Following last week’s public leak of Windows 8.1 Update 1, a newer build has made its way online, revealing even more desktop friendly tweaks in what’s reportedly a near final version of the code. First and foremost, both Paul Thurrot and The Verge have been able to confirm that this latest build boots to the desktop on non-touchscreen PCs by default, while tablets like the Surface 2 bring up the Start screen by default.
The ability to boot to desktop already exists as an opt-in setting since Windows 8.1, released in January. The change makes sense, though, leaving the touch-optimized interface as default only for actual touch devices.

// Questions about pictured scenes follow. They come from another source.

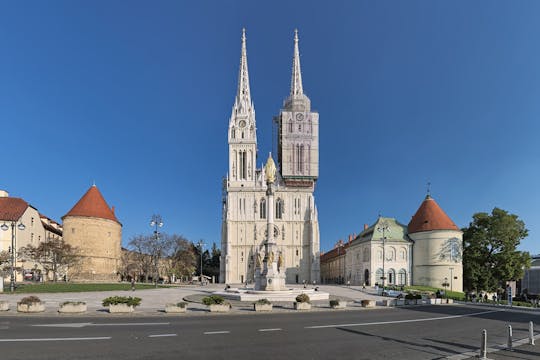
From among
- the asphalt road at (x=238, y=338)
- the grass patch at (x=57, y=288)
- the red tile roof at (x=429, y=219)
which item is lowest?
the grass patch at (x=57, y=288)

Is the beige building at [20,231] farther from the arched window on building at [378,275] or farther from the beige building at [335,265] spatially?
the beige building at [335,265]

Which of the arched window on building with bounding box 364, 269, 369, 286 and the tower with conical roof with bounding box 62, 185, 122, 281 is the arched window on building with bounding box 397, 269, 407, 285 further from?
the tower with conical roof with bounding box 62, 185, 122, 281

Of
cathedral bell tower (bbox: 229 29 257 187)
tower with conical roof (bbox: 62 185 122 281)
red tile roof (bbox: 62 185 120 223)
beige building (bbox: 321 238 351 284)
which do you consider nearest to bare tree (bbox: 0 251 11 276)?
tower with conical roof (bbox: 62 185 122 281)

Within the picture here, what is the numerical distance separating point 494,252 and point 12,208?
70152mm

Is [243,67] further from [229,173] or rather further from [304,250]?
[304,250]

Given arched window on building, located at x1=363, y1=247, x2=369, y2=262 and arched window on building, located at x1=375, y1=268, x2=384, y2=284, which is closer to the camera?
arched window on building, located at x1=375, y1=268, x2=384, y2=284

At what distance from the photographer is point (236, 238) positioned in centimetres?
8138

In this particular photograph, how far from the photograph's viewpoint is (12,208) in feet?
211

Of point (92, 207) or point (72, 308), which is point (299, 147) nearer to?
point (92, 207)

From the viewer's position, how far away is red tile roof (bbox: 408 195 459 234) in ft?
218

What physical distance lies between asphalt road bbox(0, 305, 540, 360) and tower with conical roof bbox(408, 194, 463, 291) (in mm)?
47907

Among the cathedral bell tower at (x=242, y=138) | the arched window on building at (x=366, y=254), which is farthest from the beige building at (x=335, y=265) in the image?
the cathedral bell tower at (x=242, y=138)

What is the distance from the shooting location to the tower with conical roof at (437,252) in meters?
64.3

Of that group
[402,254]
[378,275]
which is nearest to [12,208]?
[378,275]
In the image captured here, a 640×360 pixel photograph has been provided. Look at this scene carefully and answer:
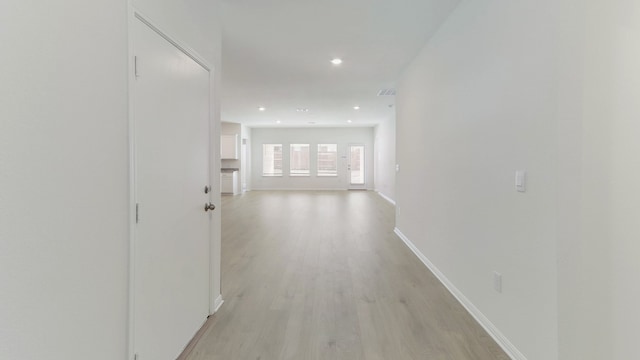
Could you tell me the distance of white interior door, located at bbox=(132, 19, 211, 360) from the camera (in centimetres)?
160

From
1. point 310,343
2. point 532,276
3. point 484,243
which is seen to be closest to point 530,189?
point 532,276

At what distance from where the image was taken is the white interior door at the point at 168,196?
1603 mm

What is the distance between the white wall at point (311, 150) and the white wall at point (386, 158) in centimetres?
61

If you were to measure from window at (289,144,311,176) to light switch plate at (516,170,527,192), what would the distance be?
451 inches

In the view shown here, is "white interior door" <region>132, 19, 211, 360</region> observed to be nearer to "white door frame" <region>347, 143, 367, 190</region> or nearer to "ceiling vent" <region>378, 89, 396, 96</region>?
"ceiling vent" <region>378, 89, 396, 96</region>

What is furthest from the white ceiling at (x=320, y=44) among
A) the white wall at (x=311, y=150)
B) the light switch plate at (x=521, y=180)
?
the white wall at (x=311, y=150)

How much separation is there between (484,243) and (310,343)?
1.47m

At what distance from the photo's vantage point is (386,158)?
10.4 m

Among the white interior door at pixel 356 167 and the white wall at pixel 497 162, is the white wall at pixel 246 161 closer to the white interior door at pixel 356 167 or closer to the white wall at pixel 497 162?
the white interior door at pixel 356 167

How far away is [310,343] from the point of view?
217cm

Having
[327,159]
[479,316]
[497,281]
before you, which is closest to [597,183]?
[497,281]

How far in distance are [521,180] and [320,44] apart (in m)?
2.80

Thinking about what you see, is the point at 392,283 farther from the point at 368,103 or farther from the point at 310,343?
the point at 368,103

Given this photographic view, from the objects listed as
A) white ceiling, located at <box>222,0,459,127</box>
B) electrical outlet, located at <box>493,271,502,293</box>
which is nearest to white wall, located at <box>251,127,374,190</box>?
white ceiling, located at <box>222,0,459,127</box>
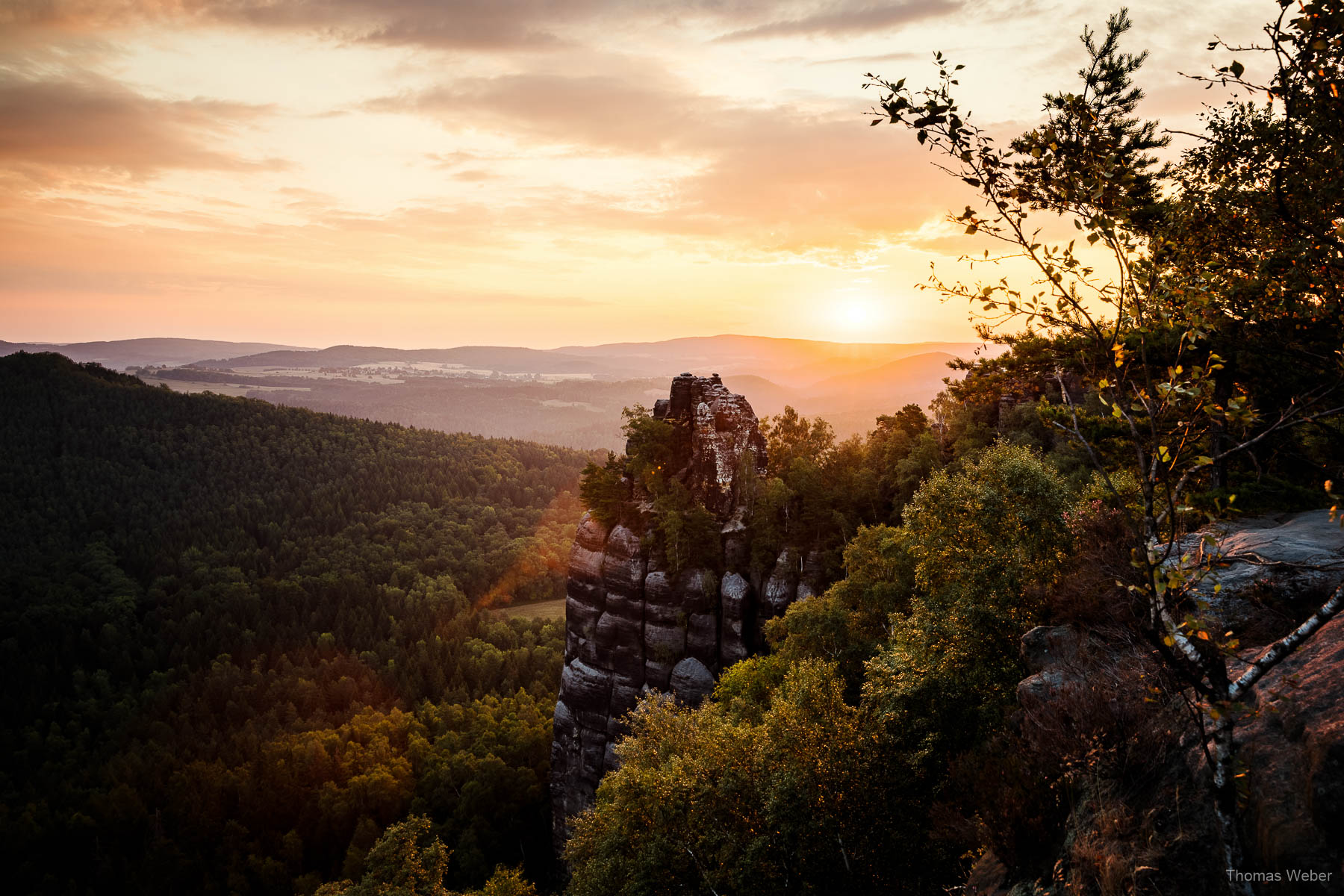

Elsewhere Microsoft is adding title bars with minimize, close and snap buttons to Modern UI (aka Metro) apps, but they’ll only pop up for a second after launch so you know they are there. You’ll also be able to bring up the Windows taskbar from Metro apps by hovering your mouse along the bottom of the screen, and the taskbar will be customizable with both desktop and Metro apps so you can switch between them or access window previews. You can even activate the taskbar when you’re on the Start Screen by dragging the cursor down to the bottom.
The changes are clearly meant to optimize mouse and keyboard performance as most will only be apparent, or enabled by default, on PCs. As reported earlier, similar improvements are made to the Start Screen, where right-clicking on Live Tiles now produces a context menu with options to resize, unpin, and more, while search and shutdown buttons have been added right onto the Start screen to let users more easily find those options.
Microsoft is also making the default program for pictures and audio files relevant to the device they are being opened on. Whereas it used to be that these files were associated with the Metro-style Photo and Music apps, The Verge reports that pictures and audio files now open by default in the Windows Photo Viewer or Windows Media Player whenever they are opened using a non-touchscreen desktop PC.
Lastly, SkyDrive has been rebranded to OneDrive across the OS, and there’s a new “disk space” option under settings that breaks down individual app sizes as well as file sizes for media such as pictures, videos, and music so it’s easier to get an overview of your biggest storage hogs and clear up some disk space.
According to ZDNet’s Mary Jo Foley and her sources, Microsoft’s ship target for Windows 8.1 Update 1 has shifted from March to April 2014. The current plan is to use Patch Tuesday to distribute the coming so-called “Spring” update via Windows Update, so her best guess is that release day will be April 8.